## [What to do]
Copy out each entry precisely; no image belongs in the result.

Stored items:
-*-
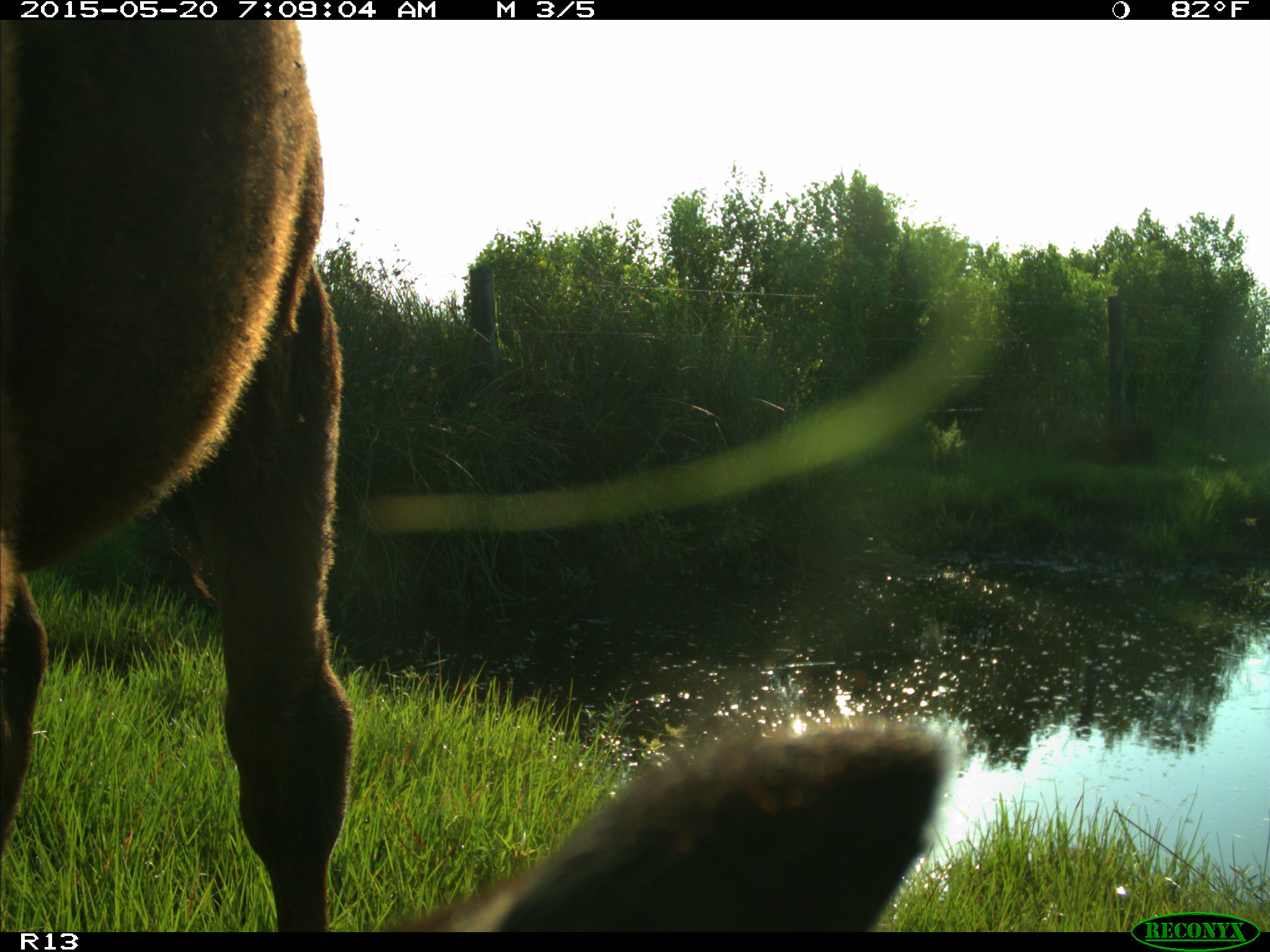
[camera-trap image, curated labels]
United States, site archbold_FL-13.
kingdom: Animalia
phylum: Chordata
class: Mammalia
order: Artiodactyla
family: Bovidae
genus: Bos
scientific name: Bos taurus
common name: domestic cow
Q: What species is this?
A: Bos taurus (domestic cow).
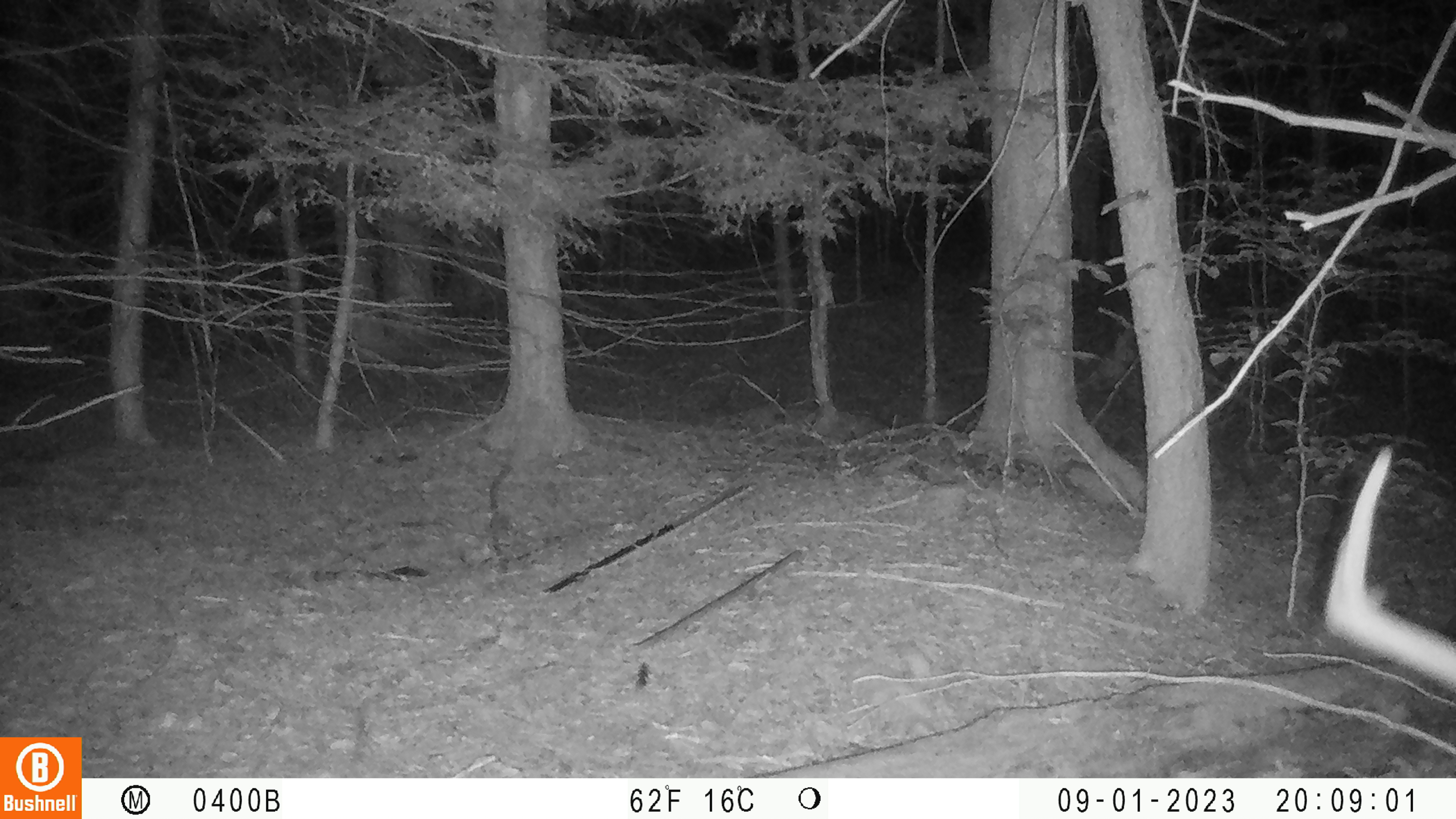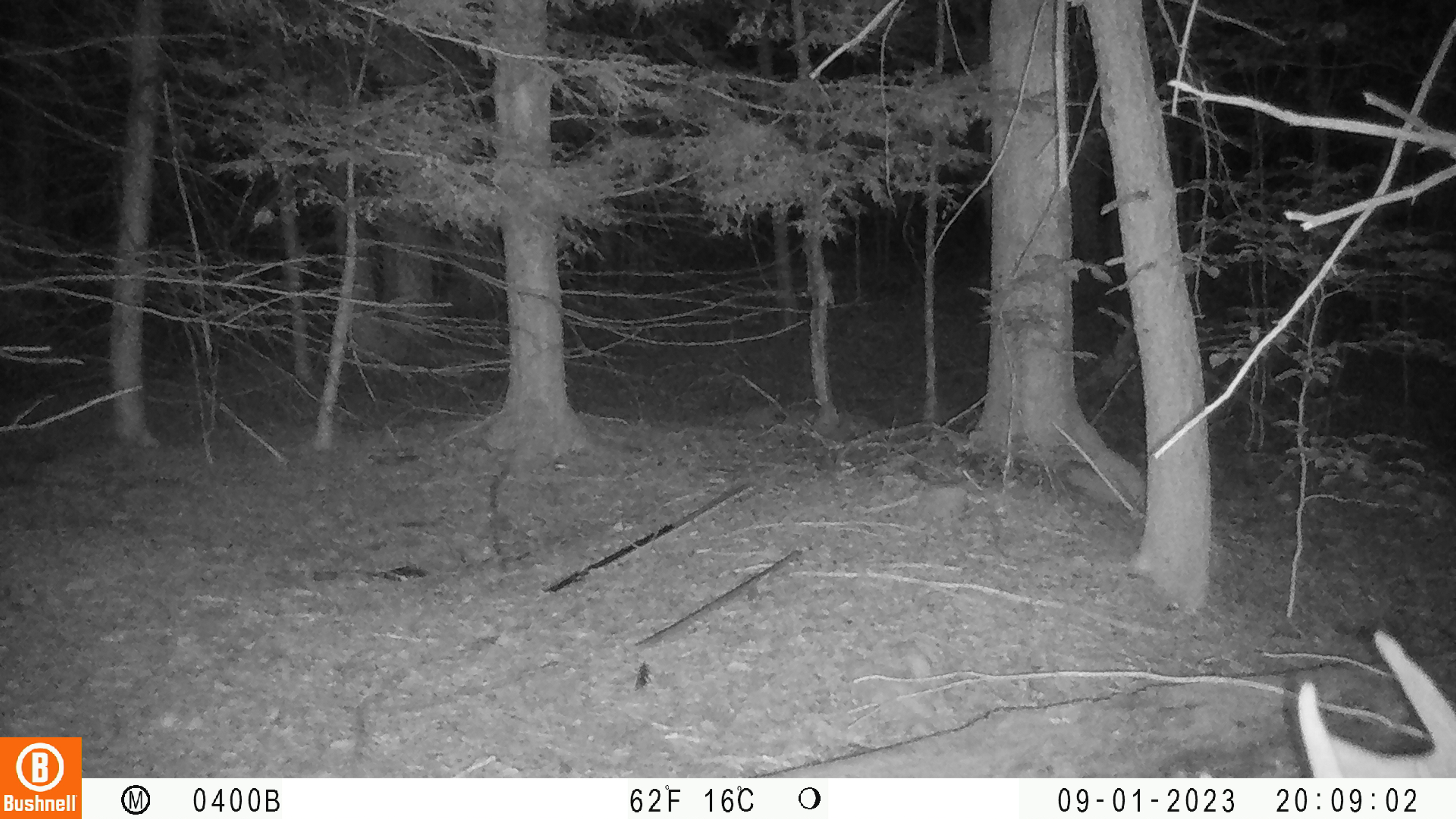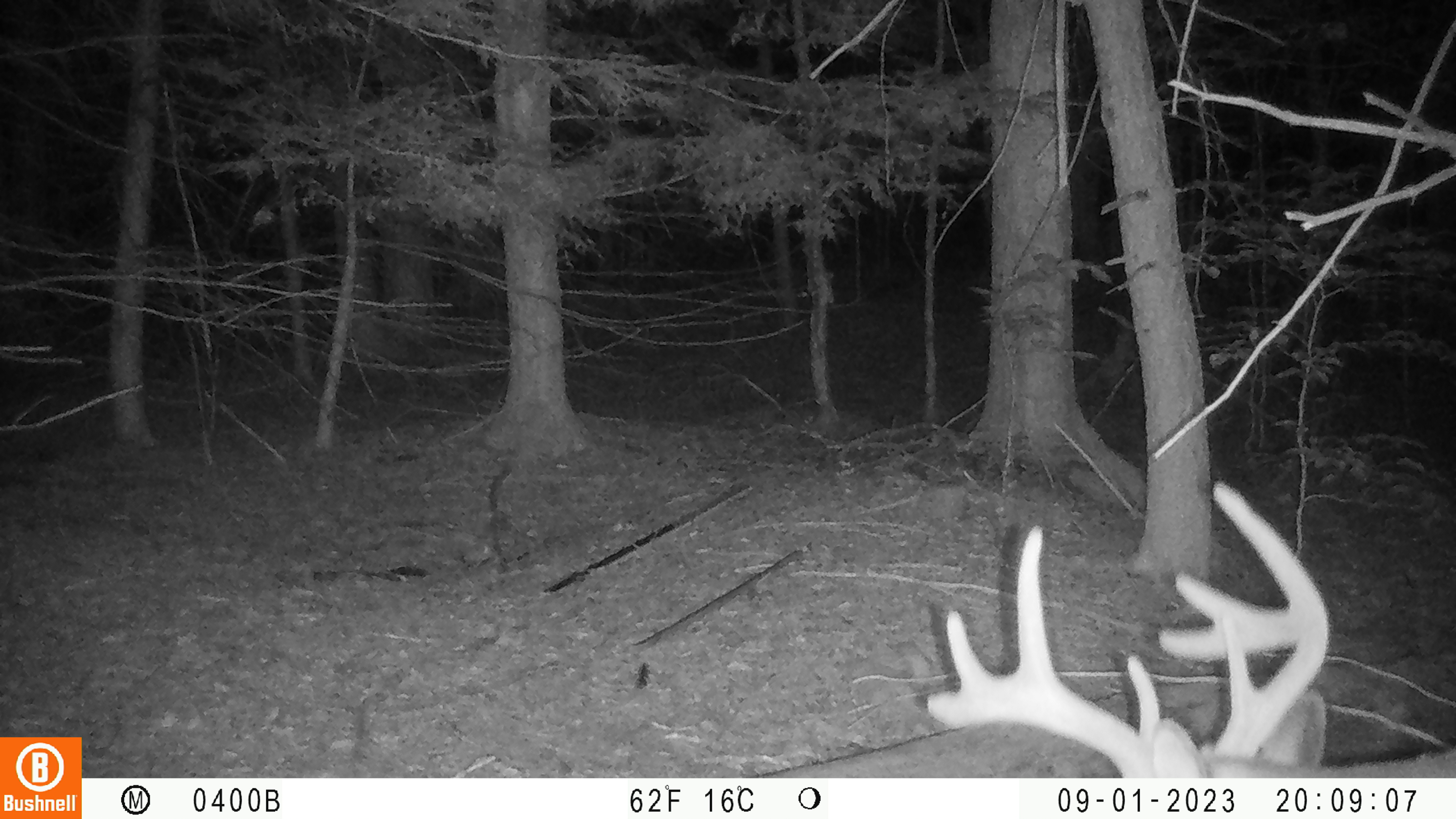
-*-
## [Solution for this exercise]
[camera-trap image, curated labels]
United States, site archbold_FL-13.
kingdom: Animalia
phylum: Chordata
class: Mammalia
order: Artiodactyla
family: Bovidae
genus: Bos
scientific name: Bos taurus
common name: domestic cow
Q: What species is this?
A: Bos taurus (domestic cow).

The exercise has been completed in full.